6. Mr. Sharma, learned counsel for respondents No. 1 to 3, has submitted that in the attending facts and circumstances, taking note of the offer made by the petitioner to settle the loan account at Rs. 75 lakhs, the decision of the Board of Directors to reject the petitioner''s application under OTS Scheme, 2007, cannot be faulted with.

7. There is no dispute on facts. It is admitted by Mr. Sharma that the Board had not taken any decision at any point of time to accept the offer of Rs. 75 lakhs made by the petitioner. It is also noticed that the letter was also issued by the respondent Corporation to the petitioner soliciting its response as to whether it was willing to settle its loan account under OTS Scheme, 2007. It is not the case of the respondent Corporation that the petitioner was otherwise not eligible for consideration under the OTS Scheme, 2007. Only ground on which the petitioner''s application was rejected was on account of the fact that the petitioner had, at one point of time, made offer to pay Rs. 75 lakhs. It appears that under the OTS Scheme, 2007, the amount of settlement would be less than Rs. 75 lakhs for the purpose of liquidation and settlement of the loan account.

8. Now, the question that arises is as to whether only for the reason that the petitioner had offered to pay a sum of Rs. 75 lakhs, the petitioner can be denied the benefit available to him under OTS Scheme, 2007. In the considered opinion of the Court, when the offer of the petitioner to pay Rs. 75 lakhs had not been accepted by the Board of Directors of the respondent Corporation, its decision to reject the petitioner''s application for one-time settlement under OTS Scheme, 2007, is not tenable in law.
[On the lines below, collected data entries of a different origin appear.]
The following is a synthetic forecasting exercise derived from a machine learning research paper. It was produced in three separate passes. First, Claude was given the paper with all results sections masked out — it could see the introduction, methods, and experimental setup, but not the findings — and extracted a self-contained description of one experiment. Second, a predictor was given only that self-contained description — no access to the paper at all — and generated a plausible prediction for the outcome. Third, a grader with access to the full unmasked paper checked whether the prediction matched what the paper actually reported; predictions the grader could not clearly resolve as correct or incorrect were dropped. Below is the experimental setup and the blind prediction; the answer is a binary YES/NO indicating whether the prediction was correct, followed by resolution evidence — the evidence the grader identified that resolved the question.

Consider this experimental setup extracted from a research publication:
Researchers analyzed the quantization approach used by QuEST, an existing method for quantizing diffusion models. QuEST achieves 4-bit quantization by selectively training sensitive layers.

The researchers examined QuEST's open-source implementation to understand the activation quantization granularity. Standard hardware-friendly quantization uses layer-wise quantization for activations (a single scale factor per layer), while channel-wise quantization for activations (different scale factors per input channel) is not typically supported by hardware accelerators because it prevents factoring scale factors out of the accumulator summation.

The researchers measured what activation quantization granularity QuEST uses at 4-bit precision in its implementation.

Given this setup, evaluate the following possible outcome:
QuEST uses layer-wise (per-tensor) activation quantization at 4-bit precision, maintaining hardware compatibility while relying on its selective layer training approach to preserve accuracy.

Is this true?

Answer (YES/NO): NO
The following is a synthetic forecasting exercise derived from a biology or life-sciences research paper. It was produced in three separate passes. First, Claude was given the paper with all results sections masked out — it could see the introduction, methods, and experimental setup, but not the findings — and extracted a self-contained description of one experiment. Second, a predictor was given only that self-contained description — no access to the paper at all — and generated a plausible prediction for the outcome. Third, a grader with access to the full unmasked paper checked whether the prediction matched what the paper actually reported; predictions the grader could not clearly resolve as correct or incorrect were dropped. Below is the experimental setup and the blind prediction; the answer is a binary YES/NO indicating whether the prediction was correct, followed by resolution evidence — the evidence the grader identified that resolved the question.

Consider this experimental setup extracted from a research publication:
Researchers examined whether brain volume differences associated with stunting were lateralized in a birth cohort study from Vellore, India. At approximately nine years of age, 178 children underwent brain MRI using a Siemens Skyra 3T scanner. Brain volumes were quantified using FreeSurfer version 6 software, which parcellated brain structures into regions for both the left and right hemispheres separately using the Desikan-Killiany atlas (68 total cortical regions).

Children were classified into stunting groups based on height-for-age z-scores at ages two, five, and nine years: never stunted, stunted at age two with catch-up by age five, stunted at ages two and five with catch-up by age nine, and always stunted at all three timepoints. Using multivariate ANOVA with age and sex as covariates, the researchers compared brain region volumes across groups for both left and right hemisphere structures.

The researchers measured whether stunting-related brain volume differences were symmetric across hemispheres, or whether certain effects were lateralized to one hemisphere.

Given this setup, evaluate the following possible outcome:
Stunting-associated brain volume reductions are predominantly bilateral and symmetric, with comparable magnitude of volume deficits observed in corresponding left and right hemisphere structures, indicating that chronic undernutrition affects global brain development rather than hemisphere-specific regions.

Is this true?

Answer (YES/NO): NO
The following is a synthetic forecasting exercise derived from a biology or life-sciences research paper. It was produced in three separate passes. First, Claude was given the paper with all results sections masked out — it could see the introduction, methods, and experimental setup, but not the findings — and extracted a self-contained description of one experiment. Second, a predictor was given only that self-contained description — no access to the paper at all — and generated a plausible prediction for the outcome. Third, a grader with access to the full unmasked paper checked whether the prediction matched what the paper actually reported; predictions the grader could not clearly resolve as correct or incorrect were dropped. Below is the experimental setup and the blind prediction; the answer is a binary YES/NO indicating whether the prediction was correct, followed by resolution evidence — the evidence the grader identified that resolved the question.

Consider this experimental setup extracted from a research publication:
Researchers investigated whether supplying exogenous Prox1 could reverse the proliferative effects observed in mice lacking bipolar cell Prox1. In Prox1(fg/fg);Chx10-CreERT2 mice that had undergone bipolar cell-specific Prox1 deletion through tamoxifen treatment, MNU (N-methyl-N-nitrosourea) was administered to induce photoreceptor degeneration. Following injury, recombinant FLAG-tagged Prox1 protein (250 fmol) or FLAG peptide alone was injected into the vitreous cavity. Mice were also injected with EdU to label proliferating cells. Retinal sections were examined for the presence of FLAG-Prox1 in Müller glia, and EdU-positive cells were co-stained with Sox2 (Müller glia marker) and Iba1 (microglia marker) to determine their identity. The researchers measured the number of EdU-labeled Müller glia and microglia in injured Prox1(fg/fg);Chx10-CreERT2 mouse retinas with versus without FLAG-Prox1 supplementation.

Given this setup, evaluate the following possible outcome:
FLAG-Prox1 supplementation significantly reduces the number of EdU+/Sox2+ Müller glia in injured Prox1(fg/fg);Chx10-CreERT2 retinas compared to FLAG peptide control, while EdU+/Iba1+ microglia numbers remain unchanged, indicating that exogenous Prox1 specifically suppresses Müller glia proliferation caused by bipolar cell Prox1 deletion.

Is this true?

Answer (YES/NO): NO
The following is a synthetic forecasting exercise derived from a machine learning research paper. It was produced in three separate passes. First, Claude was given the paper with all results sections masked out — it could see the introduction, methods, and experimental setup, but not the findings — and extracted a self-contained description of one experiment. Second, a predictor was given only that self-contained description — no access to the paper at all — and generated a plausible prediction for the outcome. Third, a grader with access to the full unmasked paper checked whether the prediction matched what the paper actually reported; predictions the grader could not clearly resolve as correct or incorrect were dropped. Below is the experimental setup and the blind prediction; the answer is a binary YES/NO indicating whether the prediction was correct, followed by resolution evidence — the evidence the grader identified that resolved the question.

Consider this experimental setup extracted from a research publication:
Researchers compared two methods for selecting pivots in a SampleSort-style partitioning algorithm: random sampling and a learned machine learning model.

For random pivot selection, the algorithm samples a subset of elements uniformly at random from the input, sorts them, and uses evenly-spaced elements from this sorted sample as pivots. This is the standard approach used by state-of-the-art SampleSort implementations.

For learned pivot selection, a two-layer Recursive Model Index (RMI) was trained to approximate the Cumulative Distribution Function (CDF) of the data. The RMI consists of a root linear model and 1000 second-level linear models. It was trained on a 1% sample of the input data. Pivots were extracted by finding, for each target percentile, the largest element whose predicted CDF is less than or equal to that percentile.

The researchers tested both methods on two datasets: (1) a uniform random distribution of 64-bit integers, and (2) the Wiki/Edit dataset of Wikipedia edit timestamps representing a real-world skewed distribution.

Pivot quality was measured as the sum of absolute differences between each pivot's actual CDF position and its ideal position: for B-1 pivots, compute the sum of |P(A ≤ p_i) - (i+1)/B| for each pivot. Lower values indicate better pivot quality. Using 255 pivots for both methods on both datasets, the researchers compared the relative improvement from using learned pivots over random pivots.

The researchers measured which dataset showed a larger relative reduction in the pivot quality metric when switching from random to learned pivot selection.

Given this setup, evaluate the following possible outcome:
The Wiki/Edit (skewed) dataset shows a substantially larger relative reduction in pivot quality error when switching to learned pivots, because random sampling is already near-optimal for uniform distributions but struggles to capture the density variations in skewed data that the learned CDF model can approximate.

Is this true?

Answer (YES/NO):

To constitute waiver, there must be a intentional relinquishment of a known right or voluntary relinquishment or abandonment of known existing legal right, or such conduct as would warrant inference of the relinquishment of known right or privilege. The materials on record demonstrate that the offer of settlement at Rs. 75 lakhs was made by the petitioner at a point of time when the OTS Scheme, 2007, had not seen the light of the day. If the OTS Scheme, 2007, was in force and, thereafter the petitioner had made a prayer for settlement of its loan account at Rs. 75 lakhs, the question might have arisen as to whether the petitioner had waived its right to submit its application under the OTS Scheme, 2007. The subordinate authorities of the Board dilly-dallied the matter and, as it appears, at no point of time the matter was placed before the Board. Letters were written to the petitioner requesting to pay certain amount even without soliciting the opinion of the Board of Directors and, in the meantime, the OTS Scheme, 2007, was introduced by the respondent Corporation to wipe out non-performing assets.

9. As is noticed earlier, the plant of the petitioner had been shut down before the year 2001 and statement is made at the Bar that even as of today, the plant is not functional. The respondent Corporation had issued notice indicating that it will be compelled either to take possession and management of the petitioner''s concern under Section 29 of the State Financial Corporation Act, 1951, or initiate legal proceedings for realisation of dues, but no steps had been taken by the Corporation towards that end in spite of the fact that there is no interim order.

10. In view of the above discussion, the writ petition is allowed. The Board of Directors of the respondent Corporation shall now consider the petitioner''s case for one-time settlement under the OTS Scheme, 2007, within a period of two months from the date of receipt of a certified copy of this order. No cost.